## Begin SOURCE DATA

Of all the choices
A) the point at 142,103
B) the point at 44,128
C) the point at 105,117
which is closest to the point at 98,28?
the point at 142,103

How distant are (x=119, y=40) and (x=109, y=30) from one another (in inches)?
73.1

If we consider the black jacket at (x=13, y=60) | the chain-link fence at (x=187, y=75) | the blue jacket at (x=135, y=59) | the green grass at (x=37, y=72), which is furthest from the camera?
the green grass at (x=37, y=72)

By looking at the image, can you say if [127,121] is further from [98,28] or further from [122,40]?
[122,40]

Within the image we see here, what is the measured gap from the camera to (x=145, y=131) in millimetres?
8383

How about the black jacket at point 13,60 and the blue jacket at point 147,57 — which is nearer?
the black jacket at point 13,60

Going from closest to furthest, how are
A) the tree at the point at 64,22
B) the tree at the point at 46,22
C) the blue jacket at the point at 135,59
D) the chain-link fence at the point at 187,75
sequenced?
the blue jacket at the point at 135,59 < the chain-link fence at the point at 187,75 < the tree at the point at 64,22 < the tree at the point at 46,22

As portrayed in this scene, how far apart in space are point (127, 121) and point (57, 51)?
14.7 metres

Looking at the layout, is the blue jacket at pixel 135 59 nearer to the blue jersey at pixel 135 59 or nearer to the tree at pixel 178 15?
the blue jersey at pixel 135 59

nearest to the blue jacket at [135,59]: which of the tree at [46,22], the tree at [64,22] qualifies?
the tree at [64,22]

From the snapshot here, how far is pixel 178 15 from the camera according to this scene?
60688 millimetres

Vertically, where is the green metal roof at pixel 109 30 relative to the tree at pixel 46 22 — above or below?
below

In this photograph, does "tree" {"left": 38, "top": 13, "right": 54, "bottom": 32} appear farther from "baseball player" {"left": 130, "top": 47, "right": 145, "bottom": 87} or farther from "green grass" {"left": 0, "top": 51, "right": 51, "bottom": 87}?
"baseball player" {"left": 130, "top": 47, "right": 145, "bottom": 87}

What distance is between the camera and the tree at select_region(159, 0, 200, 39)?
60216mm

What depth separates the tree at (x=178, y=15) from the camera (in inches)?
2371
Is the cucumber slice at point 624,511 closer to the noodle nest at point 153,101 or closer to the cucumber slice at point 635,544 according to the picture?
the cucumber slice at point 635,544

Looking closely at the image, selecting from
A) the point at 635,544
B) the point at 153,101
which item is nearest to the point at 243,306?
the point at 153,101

## End SOURCE DATA

**SET TASK:**
Reproduce all of the entries above word for word, leaving every line unchanged.

**RESPONSE TO THE TASK:**
Of all the choices
A) the point at 142,103
B) the point at 44,128
C) the point at 105,117
which is closest to the point at 98,28?
the point at 142,103

How distant are (x=119, y=40) and (x=109, y=30) from one another (in inches)?
73.1

If we consider the black jacket at (x=13, y=60) | the chain-link fence at (x=187, y=75) | the blue jacket at (x=135, y=59) | the green grass at (x=37, y=72), which is furthest from the camera?
the green grass at (x=37, y=72)

By looking at the image, can you say if [127,121] is further from [98,28] or further from [122,40]?
[122,40]

Within the image we see here, what is the measured gap from the camera to (x=145, y=131) in millimetres?
8383

How about the black jacket at point 13,60 and the blue jacket at point 147,57 — which is nearer?
the black jacket at point 13,60

Going from closest to furthest, how are
A) the tree at the point at 64,22
B) the tree at the point at 46,22
C) the blue jacket at the point at 135,59
D) the chain-link fence at the point at 187,75
sequenced?
the blue jacket at the point at 135,59 < the chain-link fence at the point at 187,75 < the tree at the point at 64,22 < the tree at the point at 46,22

As portrayed in this scene, how far apart in space are point (127, 121) and point (57, 51)?
14.7 metres

Looking at the layout, is the blue jacket at pixel 135 59 nearer to the blue jersey at pixel 135 59 or nearer to the tree at pixel 178 15?
the blue jersey at pixel 135 59

nearest to the blue jacket at [135,59]: which of the tree at [46,22], the tree at [64,22] qualifies?
the tree at [64,22]

From the snapshot here, how far is pixel 178 15 from the camera according to this scene?
60688 millimetres

Vertically, where is the green metal roof at pixel 109 30 relative to the tree at pixel 46 22 — above or below?
below

In this photograph, does "tree" {"left": 38, "top": 13, "right": 54, "bottom": 32} appear farther from "baseball player" {"left": 130, "top": 47, "right": 145, "bottom": 87} or farther from "green grass" {"left": 0, "top": 51, "right": 51, "bottom": 87}?
"baseball player" {"left": 130, "top": 47, "right": 145, "bottom": 87}

What distance is between the camera and the tree at select_region(159, 0, 200, 39)?
60216mm

What depth separates the tree at (x=178, y=15) from the camera (in inches)?
2371
Is the cucumber slice at point 624,511 closer to the noodle nest at point 153,101 or closer to the cucumber slice at point 635,544 according to the picture?
the cucumber slice at point 635,544

Looking closely at the image, selecting from
A) the point at 635,544
B) the point at 153,101
which item is nearest to the point at 243,306?
the point at 153,101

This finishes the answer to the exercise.